More humans designing systems, shaping intent, and overseeing machine judgment.
Success doesn’t depend on how much data an organization has, it depends on how well its cells translate data into effective action.
My Field Notes
Across my defence, government, and AI industry ecosystems, what’s visible is fragmentation. Governments are building ethical frameworks while industry scales autonomous systems. Militaries are experimenting with AI at the edge but still constrained by legacy command structures. Policy circles talk about governance; developers talk about capability. The real story is the widening gap between how fast systems evolve and how slowly institutions adapt.
I’m in Seoul, South Korea today preparing for the AI Summit, tracking how agent systems, vertical AI, and inference architectures are converging into a new form of operational intelligence. My focus this week is understanding how these architectures learn through themselves, how sovereignty shows up in compute, data, and ontology, and how these shifts will reshape decision systems.
What Individuals Can Do Now
The automation wave can feel abstract until you realize it’s already shaping how you work, learn, and make choices today.
The most practical response isn’t to resist AI, it’s to build fluency, agency, and adaptability inside it.

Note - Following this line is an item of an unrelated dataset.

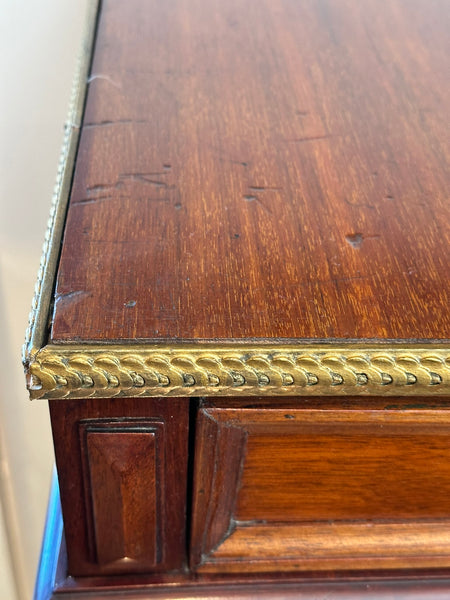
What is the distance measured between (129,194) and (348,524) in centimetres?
26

Learn to Orchestrate, Not Just Operate.
Understand how AI systems make decisions, where they fail, and how to guide them. The future advantage lies in steering automation, not competing with it.
Protect Judgment.
As machines take over output, human value shifts to framing, ethics, and context. Practice slow thinking, pattern recognition, and synthesis the qualities that make decisions trustworthy.
Build a Personal Learning Loop.
Don’t wait for formal retraining. Use AI as a tutor and sparring partner. Experiment, test, and iterate your workflows continuously, adaptation is now a skill.
Connect Across Systems.
The next opportunities won’t sit inside silos. Build relationships across domains - tech, policy, design, operations to see where intelligence and insight intersect.
Anchor Identity Beyond a Job Title.
Roles will change faster than ever, but your ability to sense shifts, learn quickly, and stay useful won’t.
The goal isn’t to predict the next wave, it’s to stay mobile enough to adapt to it.